As children and their mental capacity grow across the K-12 years, age-appropriate aspects of science can be brought into the curriculum. Every student can be a detective, a crime scene investigator or forensic specialist as they engage in a fun and exciting “Search for the TRUTH!” Once they count the number of “X” (crayons, calculators, bacteria) in 10 classrooms, they can speculate (hypothesize) about the “causes” of any differences (number of students, age of students, location of classrooms, location of the school itself etc etc) and then conduct experiments to discover the truth. The science fair/competition happens every day for everyone.

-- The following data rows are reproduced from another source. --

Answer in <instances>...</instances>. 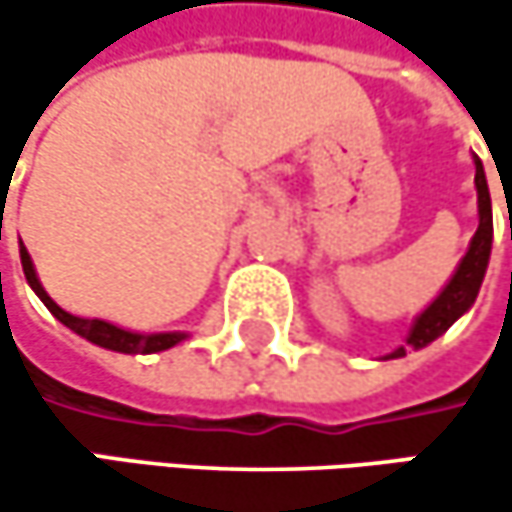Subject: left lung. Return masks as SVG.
I'll use <instances>...</instances> for the list:
<instances>
[{
	"instance_id": "1",
	"label": "left lung",
	"mask_w": 512,
	"mask_h": 512,
	"mask_svg": "<svg viewBox=\"0 0 512 512\" xmlns=\"http://www.w3.org/2000/svg\"><path fill=\"white\" fill-rule=\"evenodd\" d=\"M474 189H477V231L468 243V252L462 255L460 266L454 269L451 281L442 287V293L415 317L406 344L397 347L394 353L385 358H403L406 350H424L427 344H433L439 335H445L462 314L474 305L486 266H489V252H492V198H489V186H486V171L483 162L474 156ZM512 237V222H510Z\"/></svg>"
}]
</instances>
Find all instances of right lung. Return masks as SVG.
I'll return each mask as SVG.
<instances>
[{"label":"right lung","mask_w":512,"mask_h":512,"mask_svg":"<svg viewBox=\"0 0 512 512\" xmlns=\"http://www.w3.org/2000/svg\"><path fill=\"white\" fill-rule=\"evenodd\" d=\"M2 222V219H0ZM20 263H23V272H26V281L29 287L38 293V299L50 308V314L64 323L70 332H76L79 338L103 347V350H112V353H127V356H151V353H162V350H171L177 347L180 341H186L189 335L186 332H133V329H121L109 320H97V317H76L70 311H64L58 302H52V296L44 290L38 272H35V263L32 255L26 252V246L20 243Z\"/></svg>","instance_id":"obj_1"}]
</instances>
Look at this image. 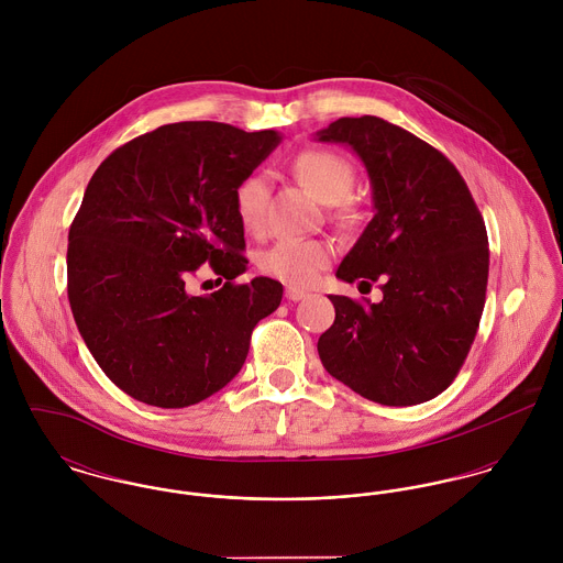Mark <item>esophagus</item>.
I'll list each match as a JSON object with an SVG mask.
<instances>
[{"mask_svg":"<svg viewBox=\"0 0 563 563\" xmlns=\"http://www.w3.org/2000/svg\"><path fill=\"white\" fill-rule=\"evenodd\" d=\"M308 297V292L306 290H301V288H286V299L288 301H301V299H306Z\"/></svg>","mask_w":563,"mask_h":563,"instance_id":"obj_1","label":"esophagus"}]
</instances>
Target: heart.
Here are the masks:
<instances>
[{"label": "heart", "instance_id": "heart-1", "mask_svg": "<svg viewBox=\"0 0 563 563\" xmlns=\"http://www.w3.org/2000/svg\"><path fill=\"white\" fill-rule=\"evenodd\" d=\"M295 175L321 199L340 203L355 186V166L331 150H308L292 161ZM234 208L244 232L260 234L266 225L268 179L264 173H251L234 192ZM344 214V212H340ZM333 249L319 239H282L260 251L257 268L290 286H310L329 266Z\"/></svg>", "mask_w": 563, "mask_h": 563}]
</instances>
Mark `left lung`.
I'll return each mask as SVG.
<instances>
[{"mask_svg": "<svg viewBox=\"0 0 563 563\" xmlns=\"http://www.w3.org/2000/svg\"><path fill=\"white\" fill-rule=\"evenodd\" d=\"M364 162L375 217L335 271L379 282L384 299L331 295L319 338L324 371L368 401L418 405L457 377L477 335L487 288L482 212L444 154L379 117H342L317 132Z\"/></svg>", "mask_w": 563, "mask_h": 563, "instance_id": "obj_1", "label": "left lung"}]
</instances>
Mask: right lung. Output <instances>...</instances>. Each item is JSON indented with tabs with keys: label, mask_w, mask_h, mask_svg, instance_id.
I'll return each mask as SVG.
<instances>
[{
	"label": "right lung",
	"mask_w": 563,
	"mask_h": 563,
	"mask_svg": "<svg viewBox=\"0 0 563 563\" xmlns=\"http://www.w3.org/2000/svg\"><path fill=\"white\" fill-rule=\"evenodd\" d=\"M279 141L275 130L170 123L90 177L69 230V303L95 362L132 399L177 409L212 397L279 308V282H234L246 271L234 192ZM206 261L224 286L197 298L187 282Z\"/></svg>",
	"instance_id": "obj_1"
}]
</instances>
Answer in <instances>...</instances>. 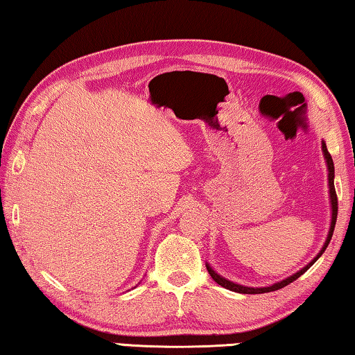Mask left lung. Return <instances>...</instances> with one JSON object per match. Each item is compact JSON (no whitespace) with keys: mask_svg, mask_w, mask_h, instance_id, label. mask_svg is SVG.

In the middle-school years when their reading and math skills are solidifying, students can be brought in on a big “secret” about science. One way that science progresses is by scientists publishing a record of the experiments they conduct so other investigators can learn from their experience (and not believe disproved claims or mindlessly re-invent the wheel again and again and …). This is a good time to teach courses in the history of science, and well-crafted textbooks and other teaching materials can expand the student’s understanding beyond their own direct observation and experimentation. But learning about the discoveries of other scientists must always remain secondary to learning and appreciating the special METHOD (“Science”) by which they made those discoveries.

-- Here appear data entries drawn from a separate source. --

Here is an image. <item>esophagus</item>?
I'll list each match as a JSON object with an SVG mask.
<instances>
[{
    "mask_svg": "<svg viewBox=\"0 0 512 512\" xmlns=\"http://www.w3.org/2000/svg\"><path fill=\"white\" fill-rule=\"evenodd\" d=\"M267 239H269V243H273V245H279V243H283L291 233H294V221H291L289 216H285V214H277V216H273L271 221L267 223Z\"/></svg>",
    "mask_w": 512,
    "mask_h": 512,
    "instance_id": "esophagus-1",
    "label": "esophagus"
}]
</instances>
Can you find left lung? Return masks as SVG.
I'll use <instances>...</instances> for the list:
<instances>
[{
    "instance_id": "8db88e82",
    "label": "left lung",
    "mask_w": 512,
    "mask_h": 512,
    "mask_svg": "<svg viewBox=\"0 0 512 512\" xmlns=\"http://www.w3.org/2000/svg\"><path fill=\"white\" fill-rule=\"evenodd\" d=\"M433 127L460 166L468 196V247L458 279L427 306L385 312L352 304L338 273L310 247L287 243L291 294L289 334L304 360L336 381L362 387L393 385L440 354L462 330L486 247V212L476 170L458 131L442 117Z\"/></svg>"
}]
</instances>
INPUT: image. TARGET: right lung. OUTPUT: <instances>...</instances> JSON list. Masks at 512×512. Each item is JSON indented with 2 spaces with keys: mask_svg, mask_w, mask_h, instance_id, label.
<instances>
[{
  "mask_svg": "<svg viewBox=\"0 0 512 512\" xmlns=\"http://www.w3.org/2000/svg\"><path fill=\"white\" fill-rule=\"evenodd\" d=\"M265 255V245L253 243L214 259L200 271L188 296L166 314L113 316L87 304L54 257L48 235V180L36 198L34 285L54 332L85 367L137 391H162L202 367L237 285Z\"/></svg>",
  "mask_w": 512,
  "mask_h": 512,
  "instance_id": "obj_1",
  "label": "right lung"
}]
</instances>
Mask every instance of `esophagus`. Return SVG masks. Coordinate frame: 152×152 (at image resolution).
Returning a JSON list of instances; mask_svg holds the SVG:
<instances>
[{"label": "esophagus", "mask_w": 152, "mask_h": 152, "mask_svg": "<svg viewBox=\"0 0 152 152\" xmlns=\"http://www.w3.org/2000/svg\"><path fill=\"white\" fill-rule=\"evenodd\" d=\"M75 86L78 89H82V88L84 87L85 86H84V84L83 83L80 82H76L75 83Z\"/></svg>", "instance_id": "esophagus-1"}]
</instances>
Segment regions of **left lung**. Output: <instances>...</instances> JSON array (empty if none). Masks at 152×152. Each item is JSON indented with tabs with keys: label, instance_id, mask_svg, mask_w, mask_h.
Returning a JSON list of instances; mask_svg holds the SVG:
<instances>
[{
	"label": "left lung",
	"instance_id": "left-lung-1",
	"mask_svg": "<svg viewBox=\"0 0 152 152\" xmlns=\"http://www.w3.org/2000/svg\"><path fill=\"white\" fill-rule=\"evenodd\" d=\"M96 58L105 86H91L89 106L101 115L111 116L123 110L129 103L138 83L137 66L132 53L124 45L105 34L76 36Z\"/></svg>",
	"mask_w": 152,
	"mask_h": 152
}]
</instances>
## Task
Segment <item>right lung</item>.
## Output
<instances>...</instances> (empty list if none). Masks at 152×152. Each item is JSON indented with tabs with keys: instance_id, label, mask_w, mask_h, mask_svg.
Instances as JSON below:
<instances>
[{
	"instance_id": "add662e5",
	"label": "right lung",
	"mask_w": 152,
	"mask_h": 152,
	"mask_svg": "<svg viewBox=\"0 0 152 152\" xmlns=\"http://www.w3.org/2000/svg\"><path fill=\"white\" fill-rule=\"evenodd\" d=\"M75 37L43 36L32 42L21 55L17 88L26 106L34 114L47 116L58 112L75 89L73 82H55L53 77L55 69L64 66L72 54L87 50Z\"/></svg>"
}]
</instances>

As their math skills grow in the high-school years, budding scientists can be introduced to experimental design (and issues of reliability and validity) and probability statistics and “confidence levels” for determining whether something is “true”. Mastering all these data gathering and analysis skills from K-12 will not only teach students about the real work of science (and inspire some of them to become scientists!), but also equip them to critically evaluate information as adults in order to make wiser decisions for their own and others’ benefit (e.g. to decide whether a drug or other treatment “really works” so they can decide whether to take it).
Conclusion
In the USA (and many other countries), we teach “science” as the RESULTS of the scientific method, rather than the METHOD itself. This pedagogical error results in bored disengaged students, the majority of whom will never experience the natural thrill of discovery that might impel them into a STEM career. We suffer a serious deficit of science talent and competitiveness as a result of that approach.

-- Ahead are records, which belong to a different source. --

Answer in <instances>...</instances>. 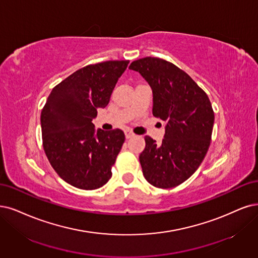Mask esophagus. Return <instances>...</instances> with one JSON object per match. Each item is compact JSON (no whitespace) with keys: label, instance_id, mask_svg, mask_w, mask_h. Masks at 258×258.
Masks as SVG:
<instances>
[{"label":"esophagus","instance_id":"1","mask_svg":"<svg viewBox=\"0 0 258 258\" xmlns=\"http://www.w3.org/2000/svg\"><path fill=\"white\" fill-rule=\"evenodd\" d=\"M134 136H135V134L132 131H125V138L126 139H130V138L134 137Z\"/></svg>","mask_w":258,"mask_h":258}]
</instances>
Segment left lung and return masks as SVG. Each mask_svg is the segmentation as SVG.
Wrapping results in <instances>:
<instances>
[{
    "instance_id": "obj_1",
    "label": "left lung",
    "mask_w": 258,
    "mask_h": 258,
    "mask_svg": "<svg viewBox=\"0 0 258 258\" xmlns=\"http://www.w3.org/2000/svg\"><path fill=\"white\" fill-rule=\"evenodd\" d=\"M153 93V116L167 122L160 145L149 136L139 156L142 172L157 188H172L191 176L212 139L215 114L207 94L178 67L157 57L133 61Z\"/></svg>"
}]
</instances>
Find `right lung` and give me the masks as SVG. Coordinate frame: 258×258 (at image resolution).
I'll use <instances>...</instances> for the list:
<instances>
[{"label": "right lung", "instance_id": "add662e5", "mask_svg": "<svg viewBox=\"0 0 258 258\" xmlns=\"http://www.w3.org/2000/svg\"><path fill=\"white\" fill-rule=\"evenodd\" d=\"M128 60L86 66L53 88L41 111L45 155L64 182L93 190L106 184L125 136L117 128L95 130L92 120L110 95Z\"/></svg>", "mask_w": 258, "mask_h": 258}]
</instances>
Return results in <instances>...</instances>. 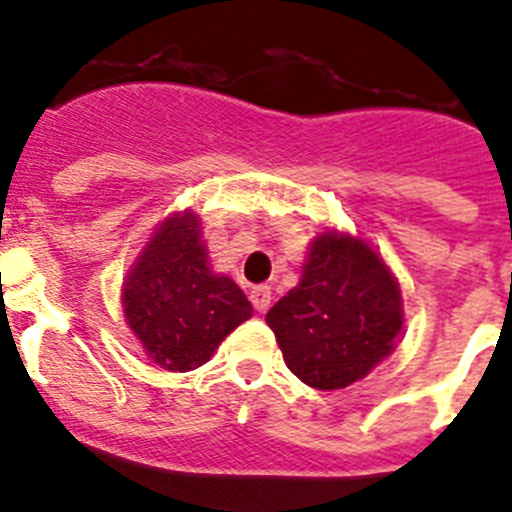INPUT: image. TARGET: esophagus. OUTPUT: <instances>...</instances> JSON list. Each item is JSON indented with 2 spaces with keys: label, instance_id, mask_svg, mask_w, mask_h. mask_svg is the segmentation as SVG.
<instances>
[{
  "label": "esophagus",
  "instance_id": "1",
  "mask_svg": "<svg viewBox=\"0 0 512 512\" xmlns=\"http://www.w3.org/2000/svg\"><path fill=\"white\" fill-rule=\"evenodd\" d=\"M251 304L256 312H266V309L271 307V289L269 287H253L251 289Z\"/></svg>",
  "mask_w": 512,
  "mask_h": 512
}]
</instances>
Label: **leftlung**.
Masks as SVG:
<instances>
[{"mask_svg":"<svg viewBox=\"0 0 512 512\" xmlns=\"http://www.w3.org/2000/svg\"><path fill=\"white\" fill-rule=\"evenodd\" d=\"M266 322L299 381L320 391L348 388L396 348L401 289L363 238L325 231L309 246L299 284Z\"/></svg>","mask_w":512,"mask_h":512,"instance_id":"obj_1","label":"left lung"}]
</instances>
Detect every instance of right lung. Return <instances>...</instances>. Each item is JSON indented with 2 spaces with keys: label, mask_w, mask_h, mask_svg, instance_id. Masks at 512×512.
Masks as SVG:
<instances>
[{
  "label": "right lung",
  "mask_w": 512,
  "mask_h": 512,
  "mask_svg": "<svg viewBox=\"0 0 512 512\" xmlns=\"http://www.w3.org/2000/svg\"><path fill=\"white\" fill-rule=\"evenodd\" d=\"M121 304L149 358L175 373L208 363L220 342L253 314L236 281L210 271L200 218L192 210L157 225L126 274Z\"/></svg>",
  "instance_id": "right-lung-1"
}]
</instances>
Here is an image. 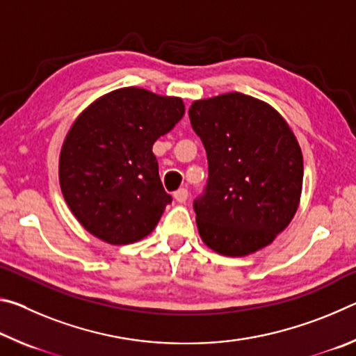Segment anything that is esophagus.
Segmentation results:
<instances>
[{"label": "esophagus", "instance_id": "esophagus-1", "mask_svg": "<svg viewBox=\"0 0 356 356\" xmlns=\"http://www.w3.org/2000/svg\"><path fill=\"white\" fill-rule=\"evenodd\" d=\"M186 197H188V190L186 188H179L177 191H174V200H176L177 202H185Z\"/></svg>", "mask_w": 356, "mask_h": 356}]
</instances>
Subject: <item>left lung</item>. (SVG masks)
I'll return each instance as SVG.
<instances>
[{"label": "left lung", "instance_id": "1", "mask_svg": "<svg viewBox=\"0 0 356 356\" xmlns=\"http://www.w3.org/2000/svg\"><path fill=\"white\" fill-rule=\"evenodd\" d=\"M191 127L209 161L204 193L193 201L202 242L222 256L270 245L298 209L303 155L275 108L229 92L193 102Z\"/></svg>", "mask_w": 356, "mask_h": 356}]
</instances>
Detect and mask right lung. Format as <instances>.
Segmentation results:
<instances>
[{
  "mask_svg": "<svg viewBox=\"0 0 356 356\" xmlns=\"http://www.w3.org/2000/svg\"><path fill=\"white\" fill-rule=\"evenodd\" d=\"M184 113L182 99L122 88L76 118L59 155V184L72 213L94 237L129 245L154 231L172 197L161 185L152 146Z\"/></svg>",
  "mask_w": 356,
  "mask_h": 356,
  "instance_id": "right-lung-1",
  "label": "right lung"
}]
</instances>
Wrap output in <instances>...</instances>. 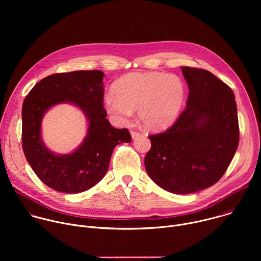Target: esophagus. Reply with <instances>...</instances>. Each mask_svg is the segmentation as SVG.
<instances>
[{
    "mask_svg": "<svg viewBox=\"0 0 261 261\" xmlns=\"http://www.w3.org/2000/svg\"><path fill=\"white\" fill-rule=\"evenodd\" d=\"M131 136L133 139L137 138L138 136H140V133L139 132H136V131H131Z\"/></svg>",
    "mask_w": 261,
    "mask_h": 261,
    "instance_id": "esophagus-1",
    "label": "esophagus"
}]
</instances>
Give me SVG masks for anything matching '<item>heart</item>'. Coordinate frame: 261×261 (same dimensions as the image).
<instances>
[{"label": "heart", "mask_w": 261, "mask_h": 261, "mask_svg": "<svg viewBox=\"0 0 261 261\" xmlns=\"http://www.w3.org/2000/svg\"><path fill=\"white\" fill-rule=\"evenodd\" d=\"M104 96V108L117 123L125 125L138 109L141 124L151 131L169 128L182 107L186 87L175 74L130 73Z\"/></svg>", "instance_id": "obj_1"}]
</instances>
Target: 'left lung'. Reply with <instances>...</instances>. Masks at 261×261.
<instances>
[{"instance_id":"1","label":"left lung","mask_w":261,"mask_h":261,"mask_svg":"<svg viewBox=\"0 0 261 261\" xmlns=\"http://www.w3.org/2000/svg\"><path fill=\"white\" fill-rule=\"evenodd\" d=\"M189 87L186 109L163 133L150 135L144 157L147 174L162 189L190 194L206 189L225 173L239 145L232 90L210 71L181 67Z\"/></svg>"}]
</instances>
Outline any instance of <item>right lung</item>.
Returning a JSON list of instances; mask_svg holds the SVG:
<instances>
[{
  "label": "right lung",
  "instance_id": "obj_1",
  "mask_svg": "<svg viewBox=\"0 0 261 261\" xmlns=\"http://www.w3.org/2000/svg\"><path fill=\"white\" fill-rule=\"evenodd\" d=\"M103 76L99 70L56 73L37 84L22 104V148L32 169L46 186L63 193L91 189L107 172L114 148L130 142L128 129H116L103 108ZM77 106L88 121L87 135L70 154H57L44 144L42 119L55 105Z\"/></svg>",
  "mask_w": 261,
  "mask_h": 261
}]
</instances>
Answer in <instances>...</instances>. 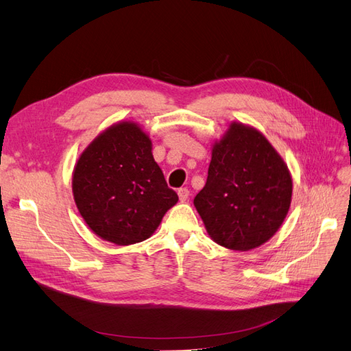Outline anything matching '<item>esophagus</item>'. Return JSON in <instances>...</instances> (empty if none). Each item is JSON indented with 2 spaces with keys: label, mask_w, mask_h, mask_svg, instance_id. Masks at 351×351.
Here are the masks:
<instances>
[{
  "label": "esophagus",
  "mask_w": 351,
  "mask_h": 351,
  "mask_svg": "<svg viewBox=\"0 0 351 351\" xmlns=\"http://www.w3.org/2000/svg\"><path fill=\"white\" fill-rule=\"evenodd\" d=\"M178 197H180V200L182 202H186L187 199H189V196H190V192H189V189H186V187H182V189H178Z\"/></svg>",
  "instance_id": "1"
}]
</instances>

Teaching science as a pathway to discovering what is TRUE vs FALSE will equip every student with a valuable skill set they can apply to every important part of their lives (health, money, work, politics, marketing, relationships, internet memes and “theories” etc.). The return on investment of teaching science this way is beyond reckoning, though by now you should be saying
“Let’s do an experiment and see if we can calculate the ROI of teaching science this way!”
Congratulations you SCIENTIST you! 👏
This article is dedicated to my son who is completing his PhD in biomedical science. His commitment, diligence and intelligence over many years to master the complexities of his field has inspired me and re-affirmed my faith in science (and scientists) as the human activity most likely to enable us to create a sane and healthy world for ourselves and all living beings.